To help readers cope with the elements, we offer the third in a series of summer survival guides.
Life in Florida has its share of spectacular perils _ lightning, tornadoes and hurricanes.
But one of its deadliest natural features is invisible and silent.
Riptides, powerful currents created by water rushing through gaps in sandbars just off the beach, killed 22 people last year in Florida.
In comparison, lightning killed eight in 1994, a record that goes back to 1959.
Riptides are perennially the leading cause of weather-related deaths. They kill 20 to 25 people a year.
Atlantic riptides killed five swimmers in one day in May 1994.
Riptides can be fiercely strong, making it difficult for even good swimmers.

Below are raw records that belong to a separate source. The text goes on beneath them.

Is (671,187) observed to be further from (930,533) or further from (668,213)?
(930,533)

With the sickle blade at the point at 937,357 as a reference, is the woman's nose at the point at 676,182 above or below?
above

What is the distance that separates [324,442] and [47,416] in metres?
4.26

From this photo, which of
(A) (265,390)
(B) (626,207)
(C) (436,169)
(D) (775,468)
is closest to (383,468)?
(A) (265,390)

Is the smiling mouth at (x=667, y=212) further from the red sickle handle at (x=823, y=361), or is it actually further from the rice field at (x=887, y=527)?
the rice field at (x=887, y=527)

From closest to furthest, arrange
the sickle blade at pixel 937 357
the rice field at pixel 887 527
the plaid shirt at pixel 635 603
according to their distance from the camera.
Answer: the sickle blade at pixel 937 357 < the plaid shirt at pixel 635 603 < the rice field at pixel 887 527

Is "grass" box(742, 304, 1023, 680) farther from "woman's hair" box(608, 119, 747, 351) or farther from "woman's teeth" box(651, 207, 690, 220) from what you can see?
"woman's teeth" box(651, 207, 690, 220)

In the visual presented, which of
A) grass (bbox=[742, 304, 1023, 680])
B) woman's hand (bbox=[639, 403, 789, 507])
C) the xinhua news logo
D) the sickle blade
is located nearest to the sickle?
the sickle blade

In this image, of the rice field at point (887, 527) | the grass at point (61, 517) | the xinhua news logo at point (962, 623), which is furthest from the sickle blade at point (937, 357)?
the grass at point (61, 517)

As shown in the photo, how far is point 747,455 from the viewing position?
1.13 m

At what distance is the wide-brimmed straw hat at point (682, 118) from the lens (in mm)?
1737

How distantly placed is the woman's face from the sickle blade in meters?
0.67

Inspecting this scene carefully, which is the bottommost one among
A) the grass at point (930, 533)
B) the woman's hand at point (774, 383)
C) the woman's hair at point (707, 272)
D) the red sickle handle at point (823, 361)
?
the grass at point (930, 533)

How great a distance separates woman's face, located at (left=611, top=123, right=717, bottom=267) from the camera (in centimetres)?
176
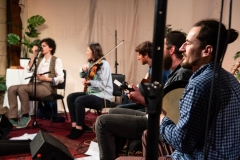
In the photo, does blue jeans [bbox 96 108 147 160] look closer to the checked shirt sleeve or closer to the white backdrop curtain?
the checked shirt sleeve

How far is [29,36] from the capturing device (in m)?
4.70

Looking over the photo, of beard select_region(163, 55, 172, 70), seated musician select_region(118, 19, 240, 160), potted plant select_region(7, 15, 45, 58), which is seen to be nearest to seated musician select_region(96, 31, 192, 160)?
beard select_region(163, 55, 172, 70)

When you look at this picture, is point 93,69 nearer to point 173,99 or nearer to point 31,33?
point 31,33

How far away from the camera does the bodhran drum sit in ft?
4.73

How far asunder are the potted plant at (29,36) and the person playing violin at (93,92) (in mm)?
1478

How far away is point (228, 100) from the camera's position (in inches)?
41.6

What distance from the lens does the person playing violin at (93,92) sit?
3.25m

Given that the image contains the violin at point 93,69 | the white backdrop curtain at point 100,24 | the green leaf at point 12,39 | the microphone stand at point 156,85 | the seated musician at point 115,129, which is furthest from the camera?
the white backdrop curtain at point 100,24

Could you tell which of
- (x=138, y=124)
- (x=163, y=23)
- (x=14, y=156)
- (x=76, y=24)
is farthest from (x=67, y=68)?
(x=163, y=23)

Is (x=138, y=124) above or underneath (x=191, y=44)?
underneath

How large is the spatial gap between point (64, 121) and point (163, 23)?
370cm

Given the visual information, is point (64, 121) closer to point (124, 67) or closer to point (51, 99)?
point (51, 99)

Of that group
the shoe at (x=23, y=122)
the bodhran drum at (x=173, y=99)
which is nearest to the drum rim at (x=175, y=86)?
the bodhran drum at (x=173, y=99)

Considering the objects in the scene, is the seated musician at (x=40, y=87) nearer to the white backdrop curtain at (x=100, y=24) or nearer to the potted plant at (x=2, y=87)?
Answer: the potted plant at (x=2, y=87)
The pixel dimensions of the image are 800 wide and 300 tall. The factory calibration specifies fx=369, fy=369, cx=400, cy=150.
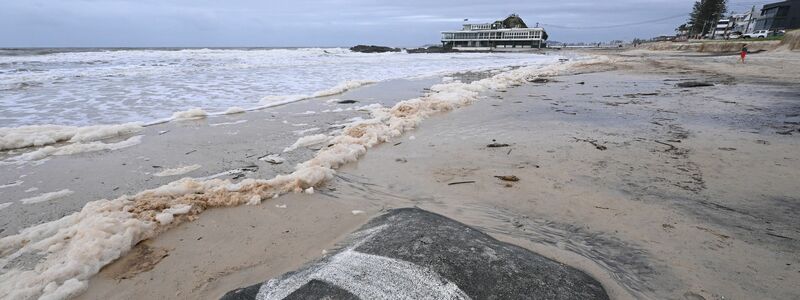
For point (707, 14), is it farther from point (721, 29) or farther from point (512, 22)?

They are most likely to occur after storms. Milder seas mean stronger sandbars and less likelihood of a break, but they can develop even in calm seas.

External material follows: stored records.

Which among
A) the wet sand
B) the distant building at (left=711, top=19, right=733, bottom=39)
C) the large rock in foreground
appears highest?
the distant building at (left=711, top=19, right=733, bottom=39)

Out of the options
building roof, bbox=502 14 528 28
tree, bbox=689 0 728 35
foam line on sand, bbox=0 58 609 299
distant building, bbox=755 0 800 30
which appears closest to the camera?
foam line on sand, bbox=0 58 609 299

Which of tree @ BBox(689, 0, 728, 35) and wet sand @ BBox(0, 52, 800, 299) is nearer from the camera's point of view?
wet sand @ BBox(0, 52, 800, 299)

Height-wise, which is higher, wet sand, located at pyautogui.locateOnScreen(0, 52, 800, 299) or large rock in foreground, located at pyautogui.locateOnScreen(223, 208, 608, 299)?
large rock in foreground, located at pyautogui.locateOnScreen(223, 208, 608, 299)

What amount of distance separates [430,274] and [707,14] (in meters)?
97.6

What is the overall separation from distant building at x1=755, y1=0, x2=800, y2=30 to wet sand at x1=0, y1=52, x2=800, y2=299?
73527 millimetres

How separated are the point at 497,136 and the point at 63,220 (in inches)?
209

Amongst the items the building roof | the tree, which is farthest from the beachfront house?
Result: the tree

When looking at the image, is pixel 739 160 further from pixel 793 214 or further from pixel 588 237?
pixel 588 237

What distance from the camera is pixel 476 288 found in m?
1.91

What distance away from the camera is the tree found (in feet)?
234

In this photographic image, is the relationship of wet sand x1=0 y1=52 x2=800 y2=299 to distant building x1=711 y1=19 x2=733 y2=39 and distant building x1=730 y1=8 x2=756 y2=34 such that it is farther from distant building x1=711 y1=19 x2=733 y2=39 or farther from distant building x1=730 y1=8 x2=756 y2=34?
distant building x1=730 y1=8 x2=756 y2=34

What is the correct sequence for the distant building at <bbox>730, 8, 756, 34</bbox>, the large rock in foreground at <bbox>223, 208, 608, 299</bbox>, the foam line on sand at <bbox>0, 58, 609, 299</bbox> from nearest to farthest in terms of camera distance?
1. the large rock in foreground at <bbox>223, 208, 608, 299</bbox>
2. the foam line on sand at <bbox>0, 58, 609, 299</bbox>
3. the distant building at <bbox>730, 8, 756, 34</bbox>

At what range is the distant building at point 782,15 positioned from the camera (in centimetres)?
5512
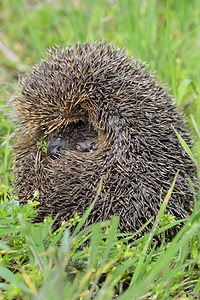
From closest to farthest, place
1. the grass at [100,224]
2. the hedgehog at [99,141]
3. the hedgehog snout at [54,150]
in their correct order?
the grass at [100,224] → the hedgehog at [99,141] → the hedgehog snout at [54,150]

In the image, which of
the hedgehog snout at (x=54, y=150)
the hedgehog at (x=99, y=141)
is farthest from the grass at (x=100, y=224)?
the hedgehog snout at (x=54, y=150)

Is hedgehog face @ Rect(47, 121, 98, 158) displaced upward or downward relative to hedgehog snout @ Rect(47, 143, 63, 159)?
Answer: upward

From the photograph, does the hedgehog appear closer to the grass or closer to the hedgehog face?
A: the hedgehog face

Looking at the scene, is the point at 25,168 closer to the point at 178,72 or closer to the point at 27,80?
the point at 27,80

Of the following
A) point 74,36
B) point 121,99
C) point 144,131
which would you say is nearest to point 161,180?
point 144,131

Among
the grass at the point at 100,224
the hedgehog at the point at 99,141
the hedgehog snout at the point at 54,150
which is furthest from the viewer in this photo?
the hedgehog snout at the point at 54,150

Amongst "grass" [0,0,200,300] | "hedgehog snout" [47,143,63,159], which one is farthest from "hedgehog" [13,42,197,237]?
"grass" [0,0,200,300]

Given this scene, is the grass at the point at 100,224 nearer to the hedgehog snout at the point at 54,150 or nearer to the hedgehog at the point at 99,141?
the hedgehog at the point at 99,141
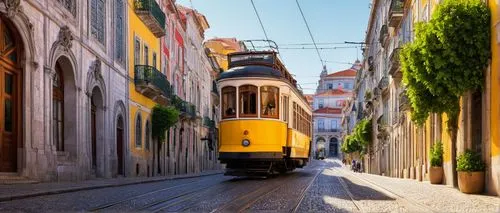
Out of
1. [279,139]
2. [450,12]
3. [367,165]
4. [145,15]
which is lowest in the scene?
[367,165]

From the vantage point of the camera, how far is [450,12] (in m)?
13.3

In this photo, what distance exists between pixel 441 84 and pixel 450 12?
1596 mm

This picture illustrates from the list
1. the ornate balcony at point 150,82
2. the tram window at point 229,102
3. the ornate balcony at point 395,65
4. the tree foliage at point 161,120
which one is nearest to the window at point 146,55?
the ornate balcony at point 150,82

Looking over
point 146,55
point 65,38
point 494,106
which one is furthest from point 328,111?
point 494,106

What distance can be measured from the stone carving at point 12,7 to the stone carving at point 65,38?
10.3ft

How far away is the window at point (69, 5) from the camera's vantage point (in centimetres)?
1898

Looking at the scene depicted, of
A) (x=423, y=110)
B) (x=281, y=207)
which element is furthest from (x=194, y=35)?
(x=281, y=207)

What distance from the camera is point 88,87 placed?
2142 cm

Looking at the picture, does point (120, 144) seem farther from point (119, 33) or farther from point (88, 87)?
point (88, 87)

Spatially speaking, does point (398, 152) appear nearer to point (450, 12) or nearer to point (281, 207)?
point (450, 12)

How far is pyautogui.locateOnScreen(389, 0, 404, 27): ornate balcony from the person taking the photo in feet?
101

They flow away from the shore and can occur anywhere with long, sloping beaches.
They can be 30 feet wide and 150 feet long.
The currents pull swimmers out to sea as if they were caught in a river.

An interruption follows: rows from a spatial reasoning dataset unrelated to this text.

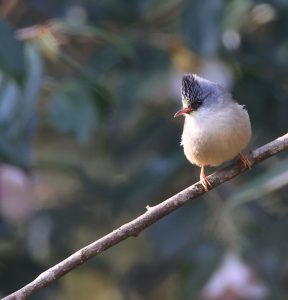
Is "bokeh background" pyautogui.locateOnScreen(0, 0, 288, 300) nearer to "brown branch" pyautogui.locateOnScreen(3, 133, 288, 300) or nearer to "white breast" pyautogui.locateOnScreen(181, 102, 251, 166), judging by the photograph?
"white breast" pyautogui.locateOnScreen(181, 102, 251, 166)

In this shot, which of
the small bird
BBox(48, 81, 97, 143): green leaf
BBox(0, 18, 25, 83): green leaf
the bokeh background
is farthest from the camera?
BBox(48, 81, 97, 143): green leaf

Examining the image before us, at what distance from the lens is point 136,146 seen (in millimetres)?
5352

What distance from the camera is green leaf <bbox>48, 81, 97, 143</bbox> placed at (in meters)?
4.32

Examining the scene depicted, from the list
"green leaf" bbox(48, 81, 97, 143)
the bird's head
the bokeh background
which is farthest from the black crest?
"green leaf" bbox(48, 81, 97, 143)

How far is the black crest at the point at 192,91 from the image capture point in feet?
11.1

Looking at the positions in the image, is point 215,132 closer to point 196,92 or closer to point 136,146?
point 196,92

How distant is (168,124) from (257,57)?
2.10 ft

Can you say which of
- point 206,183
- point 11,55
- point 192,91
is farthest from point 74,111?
point 206,183

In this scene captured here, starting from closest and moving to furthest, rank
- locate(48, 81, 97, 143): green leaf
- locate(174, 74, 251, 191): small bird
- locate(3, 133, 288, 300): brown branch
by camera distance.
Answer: locate(3, 133, 288, 300): brown branch < locate(174, 74, 251, 191): small bird < locate(48, 81, 97, 143): green leaf

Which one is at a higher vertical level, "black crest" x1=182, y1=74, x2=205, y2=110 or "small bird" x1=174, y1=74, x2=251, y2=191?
"black crest" x1=182, y1=74, x2=205, y2=110

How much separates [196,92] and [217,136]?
1.22 ft

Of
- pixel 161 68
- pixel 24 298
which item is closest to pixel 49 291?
pixel 161 68

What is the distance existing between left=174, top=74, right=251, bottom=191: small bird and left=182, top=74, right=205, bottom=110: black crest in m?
0.03

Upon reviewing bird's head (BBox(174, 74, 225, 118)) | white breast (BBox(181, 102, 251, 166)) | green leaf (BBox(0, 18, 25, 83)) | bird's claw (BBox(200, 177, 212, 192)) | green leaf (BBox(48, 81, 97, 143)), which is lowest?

On the Gulf Coast, they are common near inlets and piers. In Pinellas County, the worst areas are near the north beach at Fort De Soto, John's Pass and Clearwater Pass, officials say.
_ Information from Times files was used in this report.
When water swept inshore by surf is trapped behind a submerged obstacle, such as a sandbar, it may return seaward in a powerful flow known as a rip current, or rip tide. Rip currents are found off many long, gently sloping beaches.
If caught in a rip current carrying you out to sea, remain calm. Swim parallel to the beach. The rip current is narrow and you should clear it in a short while. Do not attempt to swim back to shore against the rip current. The effort could exhaust and kill even a strong swimmer.